Your objective: Leave out the images and repeat every entry below exactly.

Entries supplied:
• • •

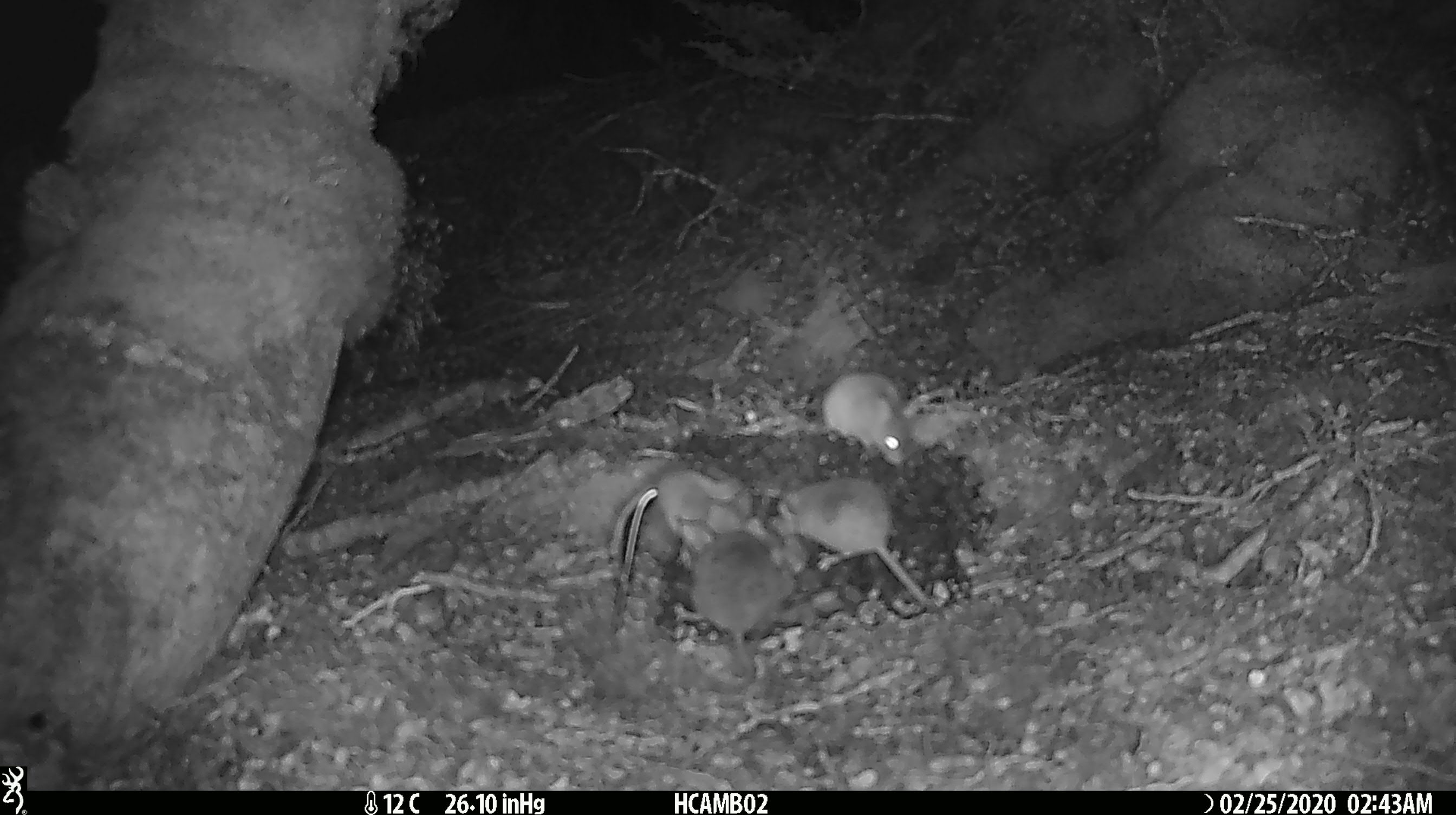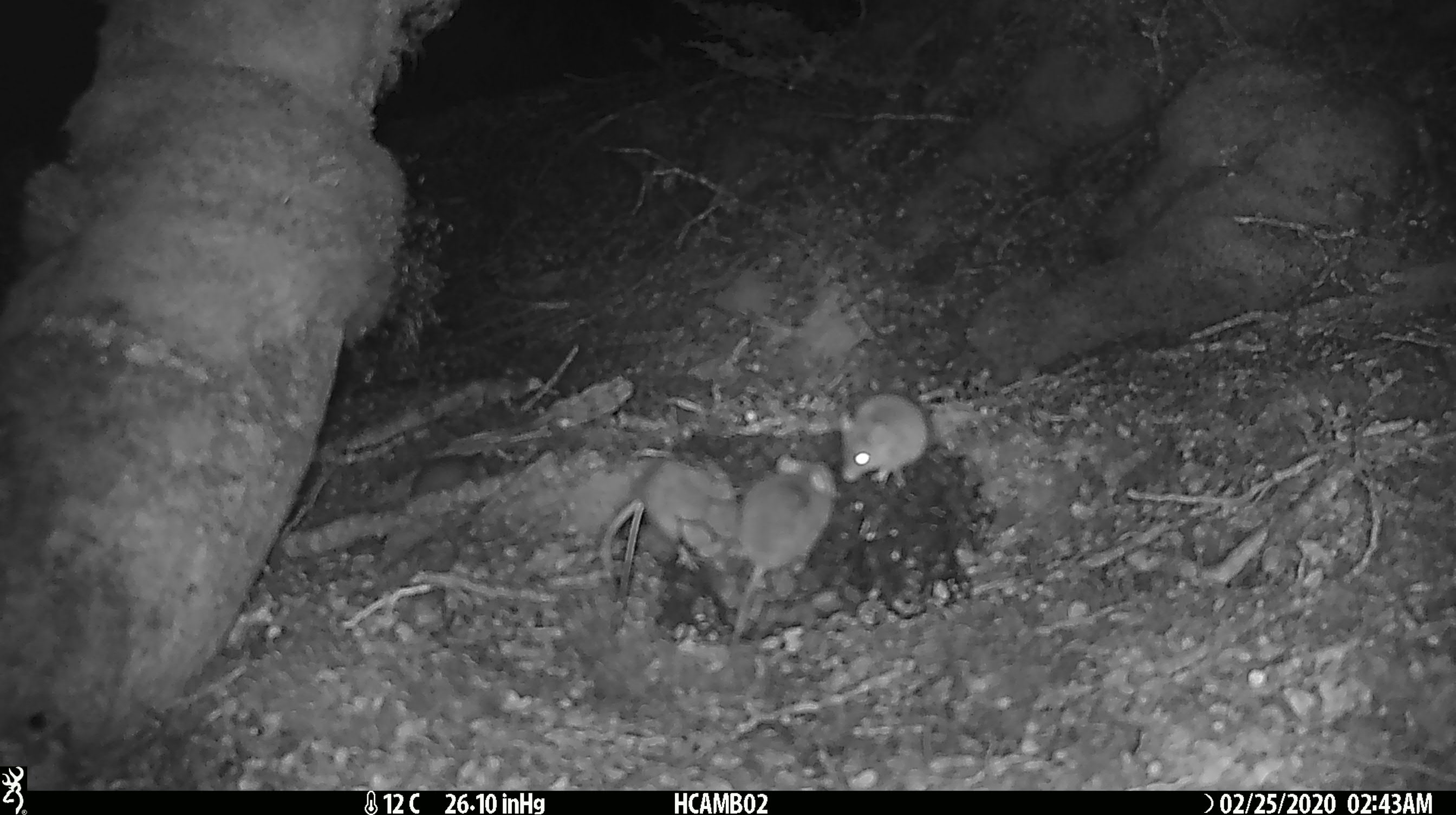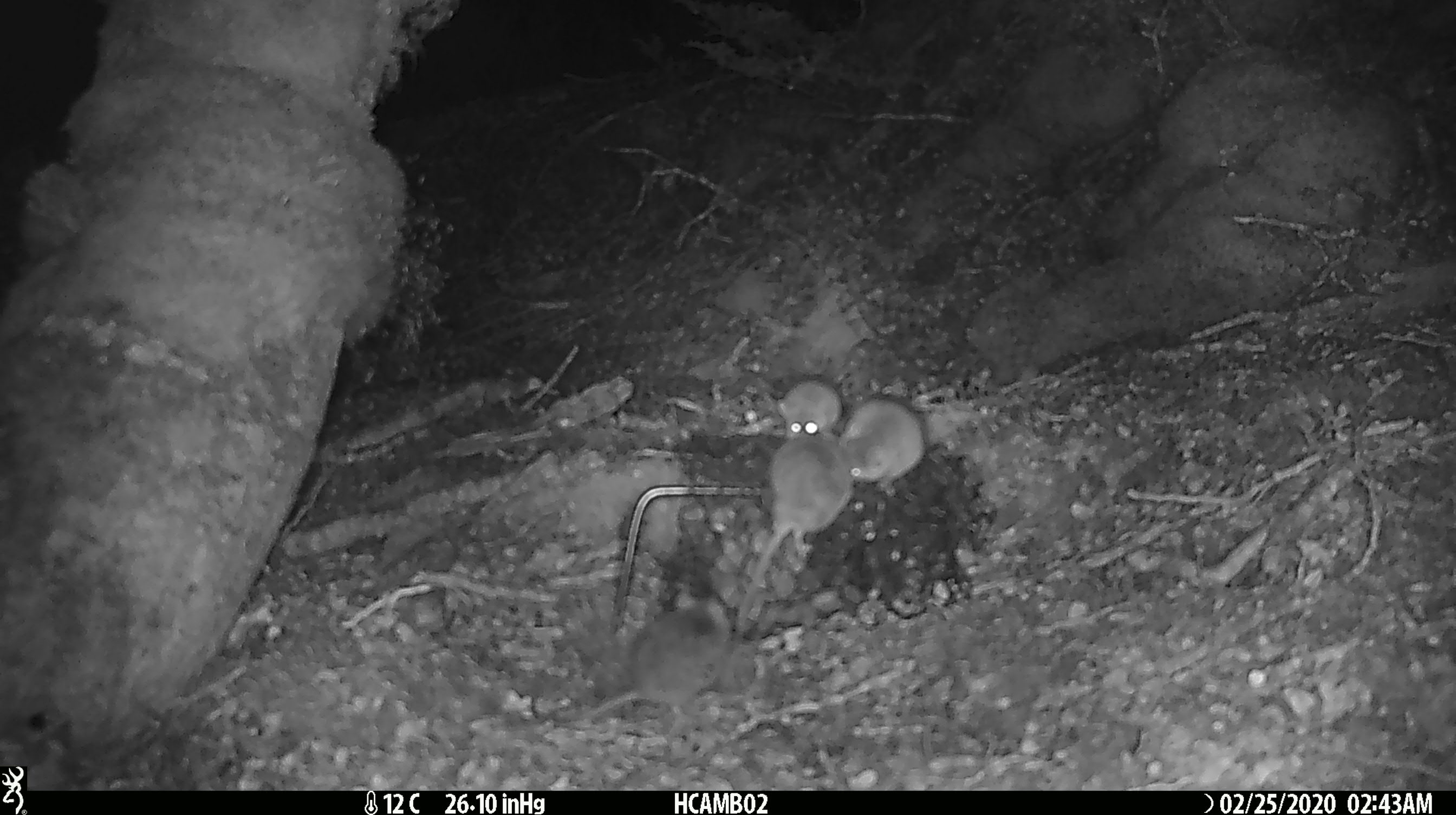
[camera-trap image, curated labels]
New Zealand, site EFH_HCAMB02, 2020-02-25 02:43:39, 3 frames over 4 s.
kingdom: Animalia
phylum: Chordata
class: Mammalia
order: Rodentia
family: Muridae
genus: Mus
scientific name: Mus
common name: mouse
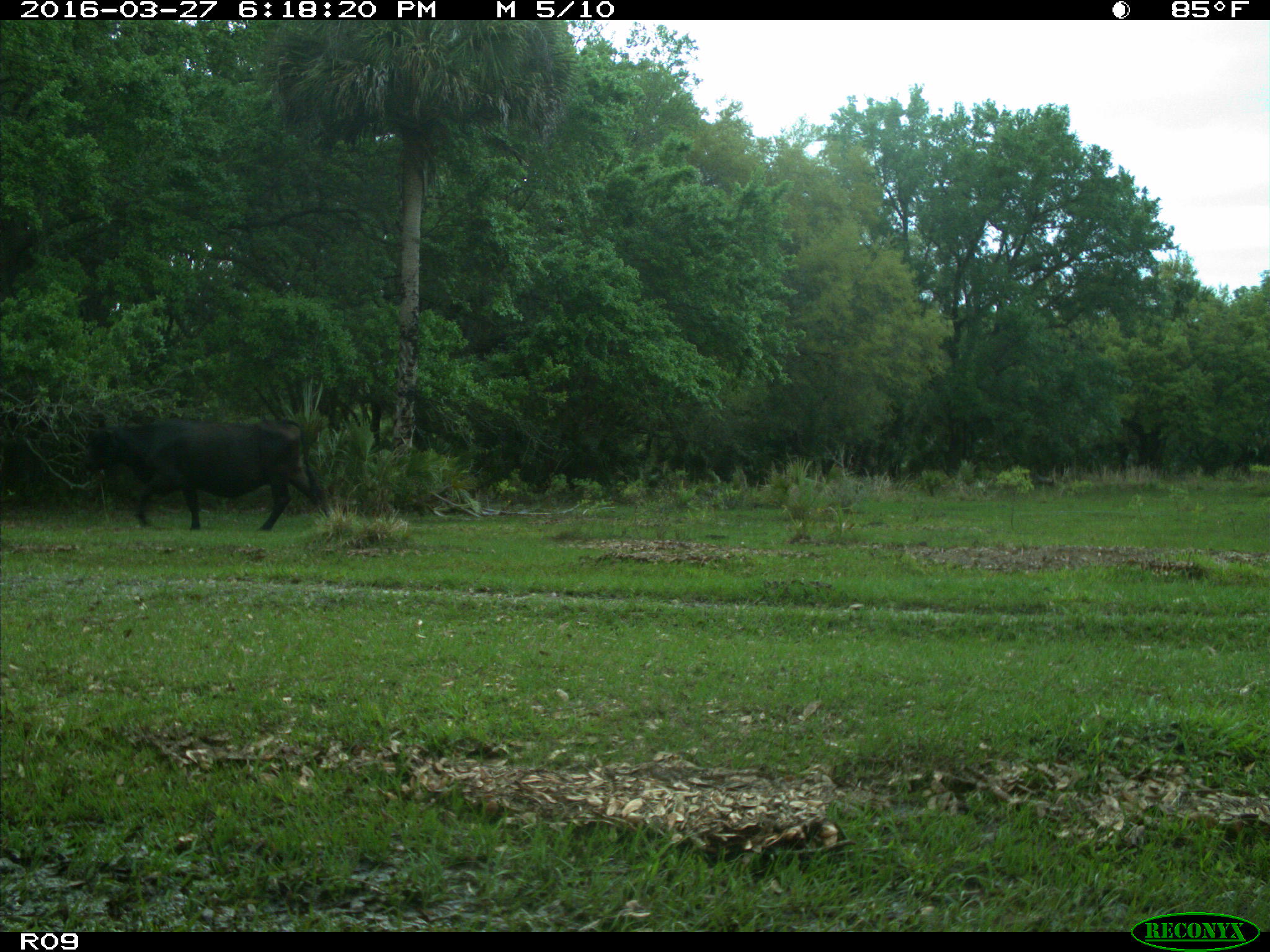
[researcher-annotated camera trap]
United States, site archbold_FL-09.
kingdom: Animalia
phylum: Chordata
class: Mammalia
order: Artiodactyla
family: Bovidae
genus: Bos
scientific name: Bos taurus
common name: domestic cow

• • •

Result for this exercise:
[camera-trap image, curated labels]
New Zealand, site EFH_HCAMB02, 2020-02-25 02:43:39, 3 frames over 4 s.
kingdom: Animalia
phylum: Chordata
class: Mammalia
order: Rodentia
family: Muridae
genus: Mus
scientific name: Mus
common name: mouse
[researcher-annotated camera trap]
United States, site archbold_FL-09.
kingdom: Animalia
phylum: Chordata
class: Mammalia
order: Artiodactyla
family: Bovidae
genus: Bos
scientific name: Bos taurus
common name: domestic cow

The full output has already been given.